Repollo, zanahoria, rábano, lechugas, acelgas, remolacha y cilantro. Esas han sido las provisiones durante más de un año de la familia Mejía
“Hemos dado con muchas dificultades a la hora de trasladar los talleres de formación agrícola a un formato no presencial”, explica Saquic. “Nos tocó hacer vídeos o llamar de uno en uno por teléfono a los beneficiarios, pero lo logramos. Y también gracias a vecinas como la de doña Marta, que sí tenía un celular y le pasaba el mensaje a ella”. La comunidad entera se esforzó porque sabían lo necesario que era. El hambre no apretaba igual para todos.
Guatemala es Columna Digital de América Latina con la tasa de desnutrición crónica más alta. Uno de cada dos niños sufre retraso en el crecimiento a causa del hambre, según datos de Unicef. Ileana Cofiño, responsable nacional de educación de la organización, critica estas lamentables cifras, pero sabe que el esfuerzo por hacer llegar los almuerzos escolares incluso durante la pandemia, ha sido clave. Y no solo para los niños, sino también para los padres. “Ha sido un éxito que al menos esos paquetes siguieran llegando durante todos estos meses. De ellos comieron todos”, cuenta. Esta familia no ha sido una excepción. Aprovecharon cada frijol. “Fue una ayuda, pero no era suficiente. Menos mal que logramos sacar esto adelante”, dice arrodillada frente a los rábanos ya listos para recoger.
El orgullo que se le dibuja en el rostro se entremezcla con el cansancio. No ha sido fácil. Y la falta de lluvias no ha ayudado nada. “Acá nos toca ir al pozo a traer el agua porque en mi casa no tenemos. Y al día, nos demoramos como tres horas”, explica en quiché, su lengua materna. Su hija, Kieni Patricia, de 20 años, busca las pequeñas jarras que usan todas las mañanas y que cargan en la cabeza. “Sé que con uno grande ahorraríamos viajes, pero se hacen muy pesados. Y ellos son aún muy chiquitos”, explica meciendo a su bebé de tres meses sin apartar la vista de los niños que corretean entre las hileras de la huerta. Ya están hechos a ella y saben dónde pisar y dónde no. “Nosotros también ayudamos a mi mamá”, dice uno de ellos. “Ya sabemos cuando están para comer”.

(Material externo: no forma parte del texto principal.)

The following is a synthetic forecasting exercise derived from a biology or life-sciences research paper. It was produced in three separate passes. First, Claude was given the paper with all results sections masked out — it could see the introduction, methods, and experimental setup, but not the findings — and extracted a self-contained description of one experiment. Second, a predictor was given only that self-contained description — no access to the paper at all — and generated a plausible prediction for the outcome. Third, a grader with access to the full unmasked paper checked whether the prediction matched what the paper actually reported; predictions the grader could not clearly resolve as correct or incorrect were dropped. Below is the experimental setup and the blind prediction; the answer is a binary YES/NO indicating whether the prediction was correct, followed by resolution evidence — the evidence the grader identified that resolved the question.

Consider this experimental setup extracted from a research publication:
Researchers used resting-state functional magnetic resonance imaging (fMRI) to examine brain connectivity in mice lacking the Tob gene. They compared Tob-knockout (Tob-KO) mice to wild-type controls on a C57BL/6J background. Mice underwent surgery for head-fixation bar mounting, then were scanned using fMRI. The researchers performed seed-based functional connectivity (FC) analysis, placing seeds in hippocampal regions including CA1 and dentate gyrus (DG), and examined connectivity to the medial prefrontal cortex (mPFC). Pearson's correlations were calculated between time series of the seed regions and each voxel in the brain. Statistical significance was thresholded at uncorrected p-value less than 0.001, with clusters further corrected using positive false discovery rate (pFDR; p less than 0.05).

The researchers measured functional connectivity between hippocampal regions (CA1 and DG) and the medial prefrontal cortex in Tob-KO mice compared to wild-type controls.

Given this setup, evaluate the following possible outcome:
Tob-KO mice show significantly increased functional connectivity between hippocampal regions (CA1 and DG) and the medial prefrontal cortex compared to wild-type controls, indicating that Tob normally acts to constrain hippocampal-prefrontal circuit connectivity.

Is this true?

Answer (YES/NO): NO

Repollo, zanahoria, rábano, lechugas, acelgas, remolacha y cilantro. Esas han sido las provisiones durante más de un año. A veces, usaban algunos de los huevos de sus cuatro gallinas y, los días más especiales, añadían algo de chicharrón o pollo. Pero el menú diario de esta familia ha sido tortillas de maíz y un sinfín de combinaciones entre estos siete ingredientes. A veces con remolacha. Otras con zanahoria y cilantro. Y vuelta a empezar. Y, claro, se aprovecha todo: “A veces hacíamos caldo con las hojas de la zanahoria o del rábano”.